- REQUIRED TASK
Count the lines in the entries below that contain the string "this", matching case exactly, and give only the number.

- SUPPLIED DATA
------------------------------------------------------------

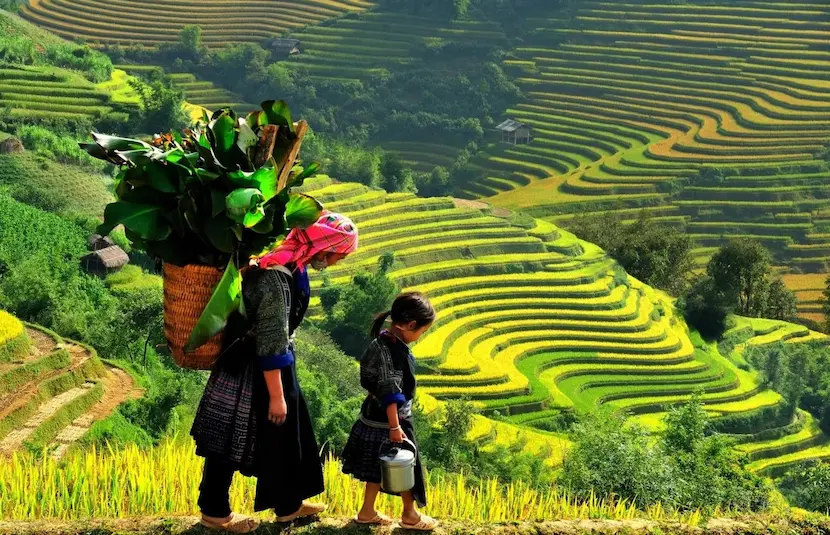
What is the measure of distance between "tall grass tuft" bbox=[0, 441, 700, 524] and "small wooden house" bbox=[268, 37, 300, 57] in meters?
70.6

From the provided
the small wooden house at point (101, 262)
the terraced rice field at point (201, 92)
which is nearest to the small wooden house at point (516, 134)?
the terraced rice field at point (201, 92)

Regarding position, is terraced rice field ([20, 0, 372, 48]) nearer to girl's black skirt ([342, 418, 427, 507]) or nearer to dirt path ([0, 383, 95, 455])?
dirt path ([0, 383, 95, 455])

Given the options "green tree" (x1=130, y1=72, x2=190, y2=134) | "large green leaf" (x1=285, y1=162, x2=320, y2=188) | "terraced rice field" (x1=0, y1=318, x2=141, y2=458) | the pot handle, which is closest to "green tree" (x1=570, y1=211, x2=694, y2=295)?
"green tree" (x1=130, y1=72, x2=190, y2=134)

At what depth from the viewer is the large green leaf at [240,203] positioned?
5.31 metres

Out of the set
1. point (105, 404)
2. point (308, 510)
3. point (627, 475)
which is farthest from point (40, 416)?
point (308, 510)

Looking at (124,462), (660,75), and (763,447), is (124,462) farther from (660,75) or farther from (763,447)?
(660,75)

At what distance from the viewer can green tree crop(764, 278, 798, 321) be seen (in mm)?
48062

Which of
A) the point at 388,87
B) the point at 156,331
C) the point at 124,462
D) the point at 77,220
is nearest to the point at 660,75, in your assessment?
the point at 388,87

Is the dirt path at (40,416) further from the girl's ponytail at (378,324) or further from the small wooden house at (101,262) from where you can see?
the small wooden house at (101,262)

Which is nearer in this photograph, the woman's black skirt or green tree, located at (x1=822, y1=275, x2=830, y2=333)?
the woman's black skirt

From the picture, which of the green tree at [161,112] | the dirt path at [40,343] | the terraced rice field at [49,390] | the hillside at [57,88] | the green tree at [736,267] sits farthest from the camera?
the green tree at [161,112]

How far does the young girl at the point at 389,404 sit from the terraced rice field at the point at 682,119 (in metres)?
47.4

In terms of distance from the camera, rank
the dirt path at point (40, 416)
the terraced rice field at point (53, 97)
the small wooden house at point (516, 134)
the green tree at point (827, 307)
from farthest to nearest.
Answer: the small wooden house at point (516, 134) < the green tree at point (827, 307) < the terraced rice field at point (53, 97) < the dirt path at point (40, 416)

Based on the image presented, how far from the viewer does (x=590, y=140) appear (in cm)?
6262
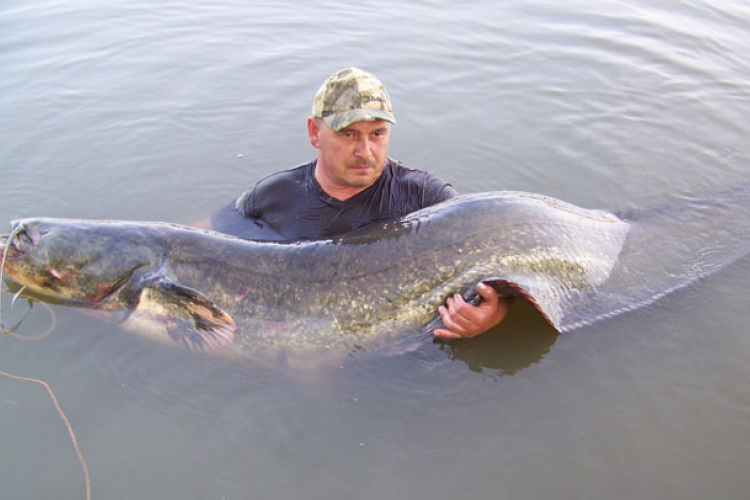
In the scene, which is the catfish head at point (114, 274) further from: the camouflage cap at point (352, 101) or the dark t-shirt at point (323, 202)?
the camouflage cap at point (352, 101)

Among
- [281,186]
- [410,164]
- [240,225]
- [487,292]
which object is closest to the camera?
[487,292]

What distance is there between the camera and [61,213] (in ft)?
15.9

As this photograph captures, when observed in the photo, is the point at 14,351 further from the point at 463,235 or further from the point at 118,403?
the point at 463,235

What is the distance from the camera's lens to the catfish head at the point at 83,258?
3.61m

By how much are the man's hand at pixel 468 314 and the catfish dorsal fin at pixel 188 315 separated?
4.00ft

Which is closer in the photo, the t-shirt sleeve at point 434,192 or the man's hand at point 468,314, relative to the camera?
the man's hand at point 468,314

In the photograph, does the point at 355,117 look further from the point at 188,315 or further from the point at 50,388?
the point at 50,388

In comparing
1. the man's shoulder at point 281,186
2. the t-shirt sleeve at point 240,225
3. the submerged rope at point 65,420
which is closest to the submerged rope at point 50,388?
the submerged rope at point 65,420

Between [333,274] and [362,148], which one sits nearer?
[333,274]

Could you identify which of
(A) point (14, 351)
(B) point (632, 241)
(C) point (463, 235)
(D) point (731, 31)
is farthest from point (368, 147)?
(D) point (731, 31)

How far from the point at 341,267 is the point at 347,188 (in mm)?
725

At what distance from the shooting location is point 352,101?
356 centimetres

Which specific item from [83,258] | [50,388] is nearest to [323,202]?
[83,258]

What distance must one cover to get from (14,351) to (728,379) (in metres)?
4.06
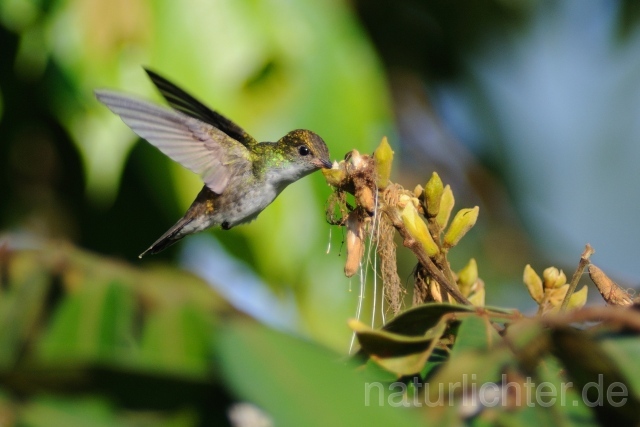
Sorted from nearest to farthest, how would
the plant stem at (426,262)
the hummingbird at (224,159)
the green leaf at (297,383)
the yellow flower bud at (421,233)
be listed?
the green leaf at (297,383) < the plant stem at (426,262) < the yellow flower bud at (421,233) < the hummingbird at (224,159)

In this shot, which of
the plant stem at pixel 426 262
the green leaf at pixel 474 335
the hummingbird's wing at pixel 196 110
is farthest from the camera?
the hummingbird's wing at pixel 196 110

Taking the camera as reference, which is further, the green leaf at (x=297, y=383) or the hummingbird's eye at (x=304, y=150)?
the hummingbird's eye at (x=304, y=150)

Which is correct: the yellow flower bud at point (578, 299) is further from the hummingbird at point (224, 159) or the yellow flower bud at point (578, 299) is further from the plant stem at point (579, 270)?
the hummingbird at point (224, 159)

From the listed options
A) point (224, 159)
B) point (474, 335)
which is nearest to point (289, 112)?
point (224, 159)

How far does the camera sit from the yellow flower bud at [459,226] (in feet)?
5.52

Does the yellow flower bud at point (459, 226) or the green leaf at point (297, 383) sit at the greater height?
the yellow flower bud at point (459, 226)

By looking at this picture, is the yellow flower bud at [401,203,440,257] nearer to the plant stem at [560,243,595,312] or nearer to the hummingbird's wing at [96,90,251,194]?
the plant stem at [560,243,595,312]

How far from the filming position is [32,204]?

------------------------------------------------------------

- TASK OUTPUT
4